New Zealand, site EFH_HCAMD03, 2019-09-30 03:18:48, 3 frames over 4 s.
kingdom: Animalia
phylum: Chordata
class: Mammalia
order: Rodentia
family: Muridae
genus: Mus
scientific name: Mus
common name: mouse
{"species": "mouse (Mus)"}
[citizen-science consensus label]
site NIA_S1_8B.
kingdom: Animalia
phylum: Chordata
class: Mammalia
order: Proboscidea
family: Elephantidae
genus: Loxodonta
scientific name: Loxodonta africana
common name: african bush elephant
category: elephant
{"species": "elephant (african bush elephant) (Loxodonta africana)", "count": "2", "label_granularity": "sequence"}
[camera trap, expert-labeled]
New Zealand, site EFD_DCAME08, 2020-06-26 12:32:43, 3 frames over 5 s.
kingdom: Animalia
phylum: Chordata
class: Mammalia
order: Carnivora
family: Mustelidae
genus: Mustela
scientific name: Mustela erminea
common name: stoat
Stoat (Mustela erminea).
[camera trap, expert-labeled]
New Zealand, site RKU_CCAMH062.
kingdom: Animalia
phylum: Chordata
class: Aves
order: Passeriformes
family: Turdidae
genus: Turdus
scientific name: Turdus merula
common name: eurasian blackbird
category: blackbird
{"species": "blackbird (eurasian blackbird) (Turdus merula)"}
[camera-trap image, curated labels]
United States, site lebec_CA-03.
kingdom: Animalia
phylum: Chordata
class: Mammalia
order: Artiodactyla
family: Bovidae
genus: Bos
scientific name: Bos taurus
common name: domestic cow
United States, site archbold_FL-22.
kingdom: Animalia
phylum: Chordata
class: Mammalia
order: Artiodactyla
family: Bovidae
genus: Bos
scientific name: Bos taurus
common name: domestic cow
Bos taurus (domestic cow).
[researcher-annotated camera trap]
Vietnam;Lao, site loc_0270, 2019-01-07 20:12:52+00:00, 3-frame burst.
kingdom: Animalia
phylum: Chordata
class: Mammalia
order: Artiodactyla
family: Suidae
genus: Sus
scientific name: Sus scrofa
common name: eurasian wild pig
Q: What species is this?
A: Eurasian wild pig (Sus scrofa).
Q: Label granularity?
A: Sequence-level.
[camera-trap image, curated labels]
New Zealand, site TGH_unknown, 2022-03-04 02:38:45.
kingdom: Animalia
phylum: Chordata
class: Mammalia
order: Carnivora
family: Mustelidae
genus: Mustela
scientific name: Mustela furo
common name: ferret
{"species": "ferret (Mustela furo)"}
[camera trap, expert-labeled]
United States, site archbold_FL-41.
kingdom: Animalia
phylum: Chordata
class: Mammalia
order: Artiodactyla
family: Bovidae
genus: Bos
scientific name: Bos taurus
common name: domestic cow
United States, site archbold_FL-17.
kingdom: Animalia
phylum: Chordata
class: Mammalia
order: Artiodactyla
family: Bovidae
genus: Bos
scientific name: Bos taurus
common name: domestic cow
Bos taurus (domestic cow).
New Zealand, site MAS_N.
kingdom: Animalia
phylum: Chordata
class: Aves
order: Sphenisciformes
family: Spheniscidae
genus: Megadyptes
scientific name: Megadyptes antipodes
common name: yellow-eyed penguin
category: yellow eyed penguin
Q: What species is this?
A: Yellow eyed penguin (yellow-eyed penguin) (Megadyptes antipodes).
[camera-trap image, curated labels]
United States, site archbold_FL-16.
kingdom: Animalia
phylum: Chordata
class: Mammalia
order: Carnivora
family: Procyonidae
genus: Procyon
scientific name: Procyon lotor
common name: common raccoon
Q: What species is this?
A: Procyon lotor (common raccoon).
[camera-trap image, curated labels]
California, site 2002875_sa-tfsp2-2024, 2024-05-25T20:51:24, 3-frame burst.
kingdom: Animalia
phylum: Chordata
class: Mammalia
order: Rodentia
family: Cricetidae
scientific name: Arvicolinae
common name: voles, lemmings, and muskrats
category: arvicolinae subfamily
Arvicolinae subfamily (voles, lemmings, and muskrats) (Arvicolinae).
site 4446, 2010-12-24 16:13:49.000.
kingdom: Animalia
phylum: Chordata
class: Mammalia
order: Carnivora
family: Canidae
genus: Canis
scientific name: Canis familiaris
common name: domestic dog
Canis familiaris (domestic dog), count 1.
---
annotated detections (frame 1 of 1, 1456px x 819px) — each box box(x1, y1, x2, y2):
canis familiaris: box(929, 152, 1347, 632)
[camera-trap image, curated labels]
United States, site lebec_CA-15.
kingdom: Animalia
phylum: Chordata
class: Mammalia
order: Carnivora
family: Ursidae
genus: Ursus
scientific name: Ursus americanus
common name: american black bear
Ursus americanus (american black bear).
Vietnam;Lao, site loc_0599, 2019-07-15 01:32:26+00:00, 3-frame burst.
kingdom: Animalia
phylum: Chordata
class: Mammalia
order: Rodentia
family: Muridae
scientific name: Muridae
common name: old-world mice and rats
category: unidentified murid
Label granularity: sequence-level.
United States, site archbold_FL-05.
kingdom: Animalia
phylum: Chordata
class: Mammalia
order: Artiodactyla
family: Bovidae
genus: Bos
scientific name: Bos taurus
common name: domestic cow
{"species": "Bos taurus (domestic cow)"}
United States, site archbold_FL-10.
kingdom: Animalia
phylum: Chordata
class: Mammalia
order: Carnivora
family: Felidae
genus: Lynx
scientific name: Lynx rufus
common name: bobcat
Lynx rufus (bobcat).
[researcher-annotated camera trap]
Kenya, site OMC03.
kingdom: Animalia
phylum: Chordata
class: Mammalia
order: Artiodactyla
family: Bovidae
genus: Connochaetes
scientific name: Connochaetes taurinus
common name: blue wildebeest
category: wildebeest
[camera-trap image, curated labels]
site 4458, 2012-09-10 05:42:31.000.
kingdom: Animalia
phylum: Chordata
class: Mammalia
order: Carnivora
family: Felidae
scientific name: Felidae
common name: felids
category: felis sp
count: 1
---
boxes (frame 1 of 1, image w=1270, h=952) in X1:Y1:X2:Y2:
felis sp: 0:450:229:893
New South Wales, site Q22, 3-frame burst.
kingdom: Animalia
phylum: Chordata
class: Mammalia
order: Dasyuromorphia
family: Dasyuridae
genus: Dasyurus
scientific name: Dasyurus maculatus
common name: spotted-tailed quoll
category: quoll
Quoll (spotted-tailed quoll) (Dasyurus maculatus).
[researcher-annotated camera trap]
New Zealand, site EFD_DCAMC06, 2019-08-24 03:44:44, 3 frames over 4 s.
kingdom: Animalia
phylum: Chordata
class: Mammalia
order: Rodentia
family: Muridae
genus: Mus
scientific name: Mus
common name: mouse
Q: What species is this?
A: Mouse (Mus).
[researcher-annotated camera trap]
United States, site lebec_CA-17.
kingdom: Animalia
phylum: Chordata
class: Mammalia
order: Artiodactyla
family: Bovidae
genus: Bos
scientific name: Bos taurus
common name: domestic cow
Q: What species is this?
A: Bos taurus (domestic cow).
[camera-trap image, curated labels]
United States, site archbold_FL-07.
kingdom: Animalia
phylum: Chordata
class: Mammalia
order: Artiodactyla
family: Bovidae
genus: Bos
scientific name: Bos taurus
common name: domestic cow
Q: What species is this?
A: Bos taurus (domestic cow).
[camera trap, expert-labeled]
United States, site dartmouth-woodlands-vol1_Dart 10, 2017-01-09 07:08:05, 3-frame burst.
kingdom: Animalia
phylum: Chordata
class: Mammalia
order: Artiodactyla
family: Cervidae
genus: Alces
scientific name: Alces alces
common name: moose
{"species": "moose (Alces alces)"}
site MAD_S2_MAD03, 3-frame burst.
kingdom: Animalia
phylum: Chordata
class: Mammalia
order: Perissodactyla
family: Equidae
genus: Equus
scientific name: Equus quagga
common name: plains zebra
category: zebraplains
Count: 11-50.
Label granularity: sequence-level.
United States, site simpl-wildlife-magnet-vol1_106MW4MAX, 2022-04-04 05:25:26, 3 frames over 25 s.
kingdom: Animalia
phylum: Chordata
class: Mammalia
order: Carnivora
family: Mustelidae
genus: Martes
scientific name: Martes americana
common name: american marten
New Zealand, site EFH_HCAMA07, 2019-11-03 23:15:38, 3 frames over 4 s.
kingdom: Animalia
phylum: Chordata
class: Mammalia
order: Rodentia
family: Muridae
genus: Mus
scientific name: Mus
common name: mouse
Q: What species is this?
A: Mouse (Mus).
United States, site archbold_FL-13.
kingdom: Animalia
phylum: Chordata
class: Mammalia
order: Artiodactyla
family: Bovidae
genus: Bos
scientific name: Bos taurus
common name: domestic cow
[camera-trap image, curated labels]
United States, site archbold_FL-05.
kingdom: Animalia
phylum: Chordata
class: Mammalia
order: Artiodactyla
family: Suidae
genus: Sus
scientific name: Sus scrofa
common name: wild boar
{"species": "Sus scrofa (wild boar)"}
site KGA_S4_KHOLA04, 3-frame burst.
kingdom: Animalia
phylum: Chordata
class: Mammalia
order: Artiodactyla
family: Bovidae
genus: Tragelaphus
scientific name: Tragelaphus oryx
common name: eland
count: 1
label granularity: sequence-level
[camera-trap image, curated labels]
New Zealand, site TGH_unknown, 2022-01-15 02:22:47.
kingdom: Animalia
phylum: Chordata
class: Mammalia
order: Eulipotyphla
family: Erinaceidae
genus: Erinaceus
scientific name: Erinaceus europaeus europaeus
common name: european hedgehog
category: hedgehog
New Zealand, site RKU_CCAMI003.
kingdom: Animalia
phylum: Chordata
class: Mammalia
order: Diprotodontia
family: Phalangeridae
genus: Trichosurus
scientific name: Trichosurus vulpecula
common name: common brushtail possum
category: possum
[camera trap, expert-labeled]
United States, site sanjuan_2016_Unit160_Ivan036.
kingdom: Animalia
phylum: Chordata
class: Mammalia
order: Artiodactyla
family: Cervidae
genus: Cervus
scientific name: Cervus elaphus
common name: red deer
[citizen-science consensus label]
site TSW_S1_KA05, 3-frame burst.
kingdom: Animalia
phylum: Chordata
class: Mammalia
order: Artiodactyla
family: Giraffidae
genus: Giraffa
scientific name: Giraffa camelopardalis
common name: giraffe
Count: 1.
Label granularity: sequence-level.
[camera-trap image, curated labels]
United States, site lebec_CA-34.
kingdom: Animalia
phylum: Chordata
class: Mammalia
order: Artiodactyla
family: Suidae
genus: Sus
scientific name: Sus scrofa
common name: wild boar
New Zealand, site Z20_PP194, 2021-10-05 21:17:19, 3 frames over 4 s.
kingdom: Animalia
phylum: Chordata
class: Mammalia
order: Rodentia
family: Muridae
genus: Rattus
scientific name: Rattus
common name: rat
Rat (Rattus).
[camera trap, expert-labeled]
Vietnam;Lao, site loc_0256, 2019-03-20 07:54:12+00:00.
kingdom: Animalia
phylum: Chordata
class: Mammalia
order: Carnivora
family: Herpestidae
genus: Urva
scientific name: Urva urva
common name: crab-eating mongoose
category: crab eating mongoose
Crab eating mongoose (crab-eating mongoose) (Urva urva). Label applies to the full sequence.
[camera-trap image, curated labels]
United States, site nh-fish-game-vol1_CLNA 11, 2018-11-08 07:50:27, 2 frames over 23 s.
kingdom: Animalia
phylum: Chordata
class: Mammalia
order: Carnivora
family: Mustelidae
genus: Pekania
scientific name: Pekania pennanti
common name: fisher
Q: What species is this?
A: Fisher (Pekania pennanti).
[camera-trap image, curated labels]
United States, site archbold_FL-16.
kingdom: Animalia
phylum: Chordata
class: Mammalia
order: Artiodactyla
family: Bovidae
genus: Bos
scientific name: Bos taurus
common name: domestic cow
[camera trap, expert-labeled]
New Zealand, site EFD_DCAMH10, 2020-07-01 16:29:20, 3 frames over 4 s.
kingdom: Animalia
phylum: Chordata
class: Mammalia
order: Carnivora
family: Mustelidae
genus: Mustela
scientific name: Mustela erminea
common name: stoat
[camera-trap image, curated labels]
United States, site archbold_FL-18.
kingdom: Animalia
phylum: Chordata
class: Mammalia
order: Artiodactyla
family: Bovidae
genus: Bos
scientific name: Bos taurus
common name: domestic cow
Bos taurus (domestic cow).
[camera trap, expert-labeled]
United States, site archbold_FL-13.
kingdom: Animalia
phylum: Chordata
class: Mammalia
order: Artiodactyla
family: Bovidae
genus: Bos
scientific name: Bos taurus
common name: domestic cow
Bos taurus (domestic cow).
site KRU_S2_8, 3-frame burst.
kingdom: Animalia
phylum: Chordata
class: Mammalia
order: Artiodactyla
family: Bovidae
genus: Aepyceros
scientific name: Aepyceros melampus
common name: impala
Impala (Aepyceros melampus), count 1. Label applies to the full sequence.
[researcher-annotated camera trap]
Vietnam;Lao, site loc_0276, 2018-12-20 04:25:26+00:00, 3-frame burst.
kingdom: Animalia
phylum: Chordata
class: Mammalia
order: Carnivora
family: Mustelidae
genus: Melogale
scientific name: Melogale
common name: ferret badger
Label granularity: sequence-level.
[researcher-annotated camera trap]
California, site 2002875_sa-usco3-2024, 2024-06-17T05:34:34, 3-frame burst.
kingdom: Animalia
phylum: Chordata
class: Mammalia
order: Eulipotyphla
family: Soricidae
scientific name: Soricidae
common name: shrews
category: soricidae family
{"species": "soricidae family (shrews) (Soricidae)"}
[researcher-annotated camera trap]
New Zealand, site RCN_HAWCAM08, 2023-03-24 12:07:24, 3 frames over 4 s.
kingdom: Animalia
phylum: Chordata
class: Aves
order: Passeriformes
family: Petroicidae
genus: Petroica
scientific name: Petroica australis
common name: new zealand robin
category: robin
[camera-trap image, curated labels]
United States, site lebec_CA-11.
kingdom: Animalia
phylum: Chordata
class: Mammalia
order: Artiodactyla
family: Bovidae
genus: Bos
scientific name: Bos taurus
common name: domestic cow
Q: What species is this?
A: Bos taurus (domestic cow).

Instructions to follow: Write out exactly the lines above between the line with "family: Erinaceidae" and the line with "category: possum", inclusive, and nothing beyond them.

Answer to this exercise:
family: Erinaceidae
genus: Erinaceus
scientific name: Erinaceus europaeus europaeus
common name: european hedgehog
category: hedgehog
New Zealand, site RKU_CCAMI003.
kingdom: Animalia
phylum: Chordata
class: Mammalia
order: Diprotodontia
family: Phalangeridae
genus: Trichosurus
scientific name: Trichosurus vulpecula
common name: common brushtail possum
category: possum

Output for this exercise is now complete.